Print out the entries exactly, and include each one.
⟨
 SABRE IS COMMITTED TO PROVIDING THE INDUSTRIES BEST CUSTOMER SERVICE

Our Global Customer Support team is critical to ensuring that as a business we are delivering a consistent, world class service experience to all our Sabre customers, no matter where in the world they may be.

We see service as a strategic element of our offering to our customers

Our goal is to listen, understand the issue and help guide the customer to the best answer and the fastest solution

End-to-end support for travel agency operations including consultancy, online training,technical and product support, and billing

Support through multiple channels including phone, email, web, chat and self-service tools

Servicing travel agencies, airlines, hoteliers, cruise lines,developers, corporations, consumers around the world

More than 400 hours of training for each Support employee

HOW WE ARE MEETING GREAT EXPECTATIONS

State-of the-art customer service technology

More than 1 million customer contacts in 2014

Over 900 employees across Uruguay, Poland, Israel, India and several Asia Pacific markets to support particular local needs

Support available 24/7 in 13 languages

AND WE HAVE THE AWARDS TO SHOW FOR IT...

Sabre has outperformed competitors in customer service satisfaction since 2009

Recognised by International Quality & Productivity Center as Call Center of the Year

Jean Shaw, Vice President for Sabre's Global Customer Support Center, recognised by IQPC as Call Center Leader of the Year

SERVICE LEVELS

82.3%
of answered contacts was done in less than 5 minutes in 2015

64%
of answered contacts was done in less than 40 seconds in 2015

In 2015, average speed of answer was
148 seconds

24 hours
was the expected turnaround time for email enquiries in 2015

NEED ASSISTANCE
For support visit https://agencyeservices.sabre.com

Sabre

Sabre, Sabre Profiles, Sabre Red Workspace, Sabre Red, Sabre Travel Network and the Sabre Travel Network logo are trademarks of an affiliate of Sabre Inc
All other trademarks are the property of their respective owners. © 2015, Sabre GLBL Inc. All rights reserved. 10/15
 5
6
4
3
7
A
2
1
⟩
• [Response to the task]
 SABRE IS COMMITTED TO PROVIDING THE INDUSTRIES BEST CUSTOMER SERVICE

Our Global Customer Support team is critical to ensuring that as a business we are delivering a consistent, world class service experience to all our Sabre customers, no matter where in the world they may be.

We see service as a strategic element of our offering to our customers

Our goal is to listen, understand the issue and help guide the customer to the best answer and the fastest solution

End-to-end support for travel agency operations including consultancy, online training,technical and product support, and billing

Support through multiple channels including phone, email, web, chat and self-service tools

Servicing travel agencies, airlines, hoteliers, cruise lines,developers, corporations, consumers around the world

More than 400 hours of training for each Support employee

HOW WE ARE MEETING GREAT EXPECTATIONS

State-of the-art customer service technology

More than 1 million customer contacts in 2014

Over 900 employees across Uruguay, Poland, Israel, India and several Asia Pacific markets to support particular local needs

Support available 24/7 in 13 languages

AND WE HAVE THE AWARDS TO SHOW FOR IT...

Sabre has outperformed competitors in customer service satisfaction since 2009

Recognised by International Quality & Productivity Center as Call Center of the Year

Jean Shaw, Vice President for Sabre's Global Customer Support Center, recognised by IQPC as Call Center Leader of the Year

SERVICE LEVELS

82.3%
of answered contacts was done in less than 5 minutes in 2015

64%
of answered contacts was done in less than 40 seconds in 2015

In 2015, average speed of answer was
148 seconds

24 hours
was the expected turnaround time for email enquiries in 2015

NEED ASSISTANCE
For support visit https://agencyeservices.sabre.com

Sabre

Sabre, Sabre Profiles, Sabre Red Workspace, Sabre Red, Sabre Travel Network and the Sabre Travel Network logo are trademarks of an affiliate of Sabre Inc
All other trademarks are the property of their respective owners. © 2015, Sabre GLBL Inc. All rights reserved. 10/15
 5
6
4
3
7
A
2
1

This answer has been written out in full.